Judith consulted the big calendar that hung by the phone, though in fact the date was inscribed on her heart, not unlike Gilda's “Caro nome” in
Rigoletto
. “Thursday. I gather somebody like Pacetti doesn't need to rehearse much. How the heck did we get him to sing here in the
first place? Most of the people the local opera hires are either on their way up or going in the other direction.”

“A lot of them aren't going anywhere,” said Renie with some asperity. “Honestly, I get so sick of paying forty or fifty bucks a ticket every season and watching those bozos do
Lucia
in modern dress, with a set made out of Astroturf, or
Lohengrin
in L.A., where the hero shows up on the Number 46 bus to Burbank…Well, don't get me started…”

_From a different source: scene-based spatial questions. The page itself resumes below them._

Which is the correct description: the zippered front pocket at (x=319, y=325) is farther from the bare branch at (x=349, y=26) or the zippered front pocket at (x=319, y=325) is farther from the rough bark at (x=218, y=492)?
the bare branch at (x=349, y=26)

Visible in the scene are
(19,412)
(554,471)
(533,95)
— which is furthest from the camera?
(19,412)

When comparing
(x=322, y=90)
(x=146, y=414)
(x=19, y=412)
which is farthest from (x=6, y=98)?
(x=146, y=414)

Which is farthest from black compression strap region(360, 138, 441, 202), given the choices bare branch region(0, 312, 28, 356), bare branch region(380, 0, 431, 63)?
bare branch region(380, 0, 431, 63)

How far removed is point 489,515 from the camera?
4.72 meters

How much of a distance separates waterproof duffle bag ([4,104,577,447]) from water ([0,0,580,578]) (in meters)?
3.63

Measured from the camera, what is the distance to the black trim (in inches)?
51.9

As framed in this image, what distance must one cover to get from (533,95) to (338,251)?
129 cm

“Right, right,” said Judith hastily, aware that once her cousin got launched on a favorite topic of derision, there was no stopping her. “Pacetti, you were saying why he came…”

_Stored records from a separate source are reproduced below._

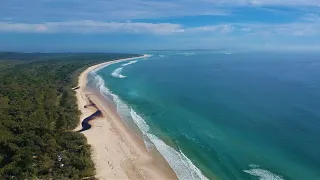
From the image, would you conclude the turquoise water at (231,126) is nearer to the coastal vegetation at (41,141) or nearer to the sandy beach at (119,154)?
the sandy beach at (119,154)

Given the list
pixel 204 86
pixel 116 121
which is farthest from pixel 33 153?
pixel 204 86

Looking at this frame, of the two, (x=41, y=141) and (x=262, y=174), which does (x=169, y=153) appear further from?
(x=41, y=141)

“Oh, yeah…well, he sang here about six years ago—he'd signed up before he went global—but it was as Pinkerton in
Butterfly
, not exactly a tenor's most sympathetic role. The Cio-cio-san was wonderful, actually a Japanese soprano, and she stole the show, which is saying something considering how terrific Pacetti was even then. I heard from Maestro Dunkowitz that it ticked Pacetti off and he's always wanted to come back. I guess he felt he had something to prove to local audiences. So the opera signed him then and there, and now he's here. Or will be, come Thursday. Lucky you.” Renie sniggered.